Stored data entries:
- Opening Delimiter -

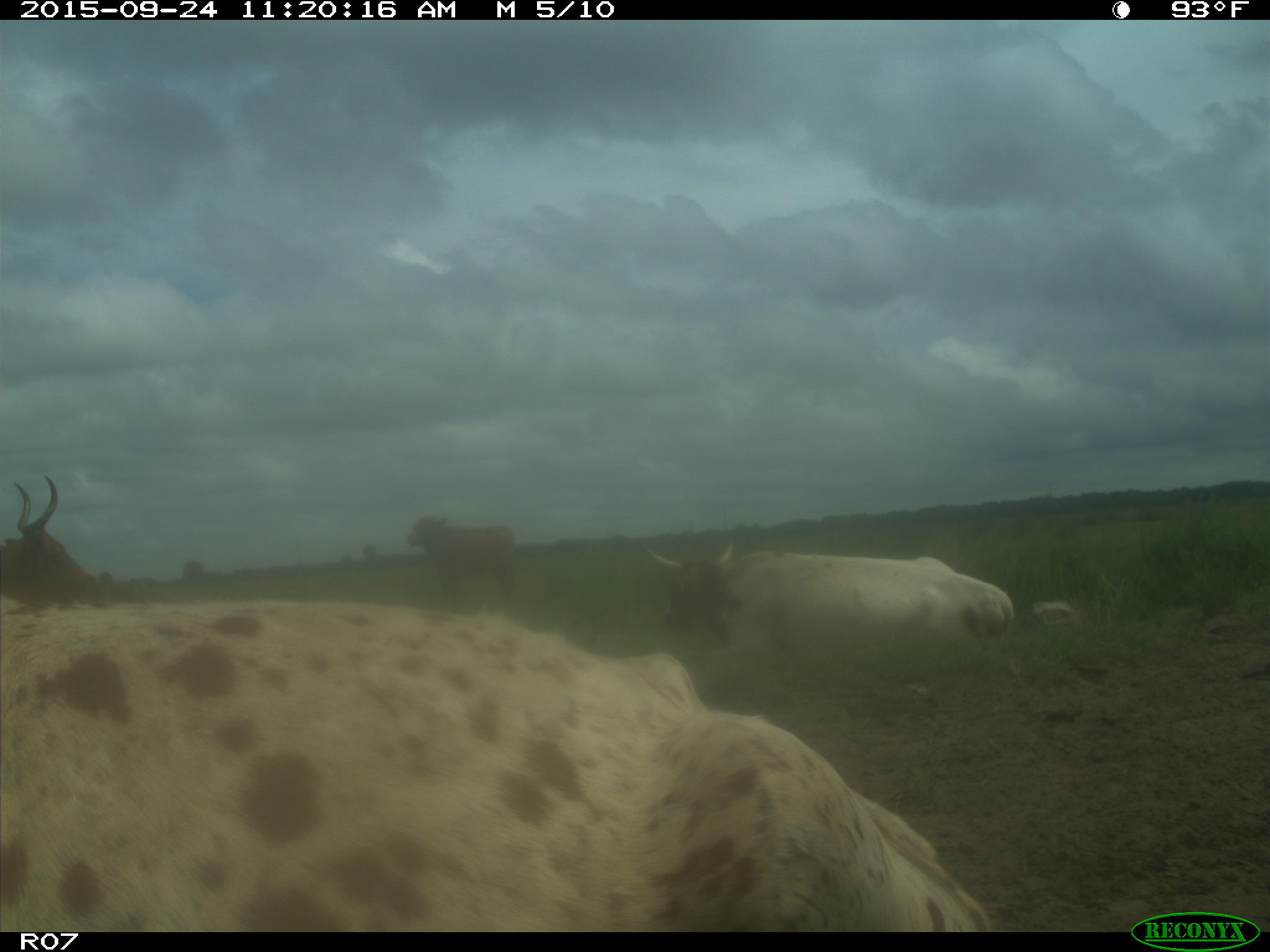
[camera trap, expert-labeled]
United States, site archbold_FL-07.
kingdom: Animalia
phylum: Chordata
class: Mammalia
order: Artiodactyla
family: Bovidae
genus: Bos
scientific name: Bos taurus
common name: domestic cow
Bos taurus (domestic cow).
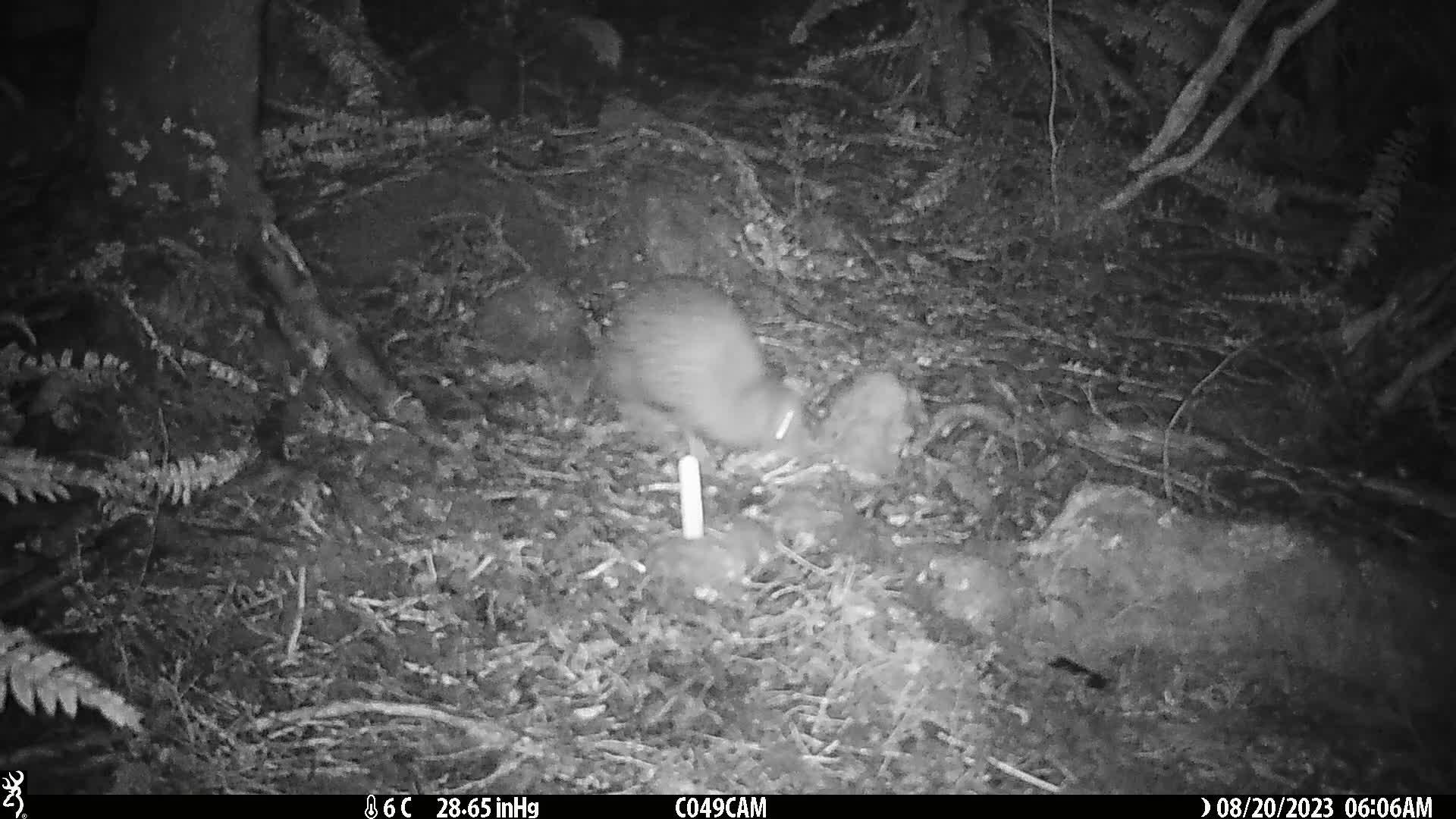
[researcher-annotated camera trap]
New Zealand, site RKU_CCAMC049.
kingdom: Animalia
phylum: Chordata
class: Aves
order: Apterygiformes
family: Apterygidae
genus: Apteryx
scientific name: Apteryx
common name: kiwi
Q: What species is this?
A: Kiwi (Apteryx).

- Closing Delimiter -

DIRECTIONS FOR THIS TASK: A verbatim transcription of the records, pictures excluded, is the required output.

REPLY TO THE TASK:
[camera trap, expert-labeled]
United States, site archbold_FL-07.
kingdom: Animalia
phylum: Chordata
class: Mammalia
order: Artiodactyla
family: Bovidae
genus: Bos
scientific name: Bos taurus
common name: domestic cow
Bos taurus (domestic cow).
[researcher-annotated camera trap]
New Zealand, site RKU_CCAMC049.
kingdom: Animalia
phylum: Chordata
class: Aves
order: Apterygiformes
family: Apterygidae
genus: Apteryx
scientific name: Apteryx
common name: kiwi
Q: What species is this?
A: Kiwi (Apteryx).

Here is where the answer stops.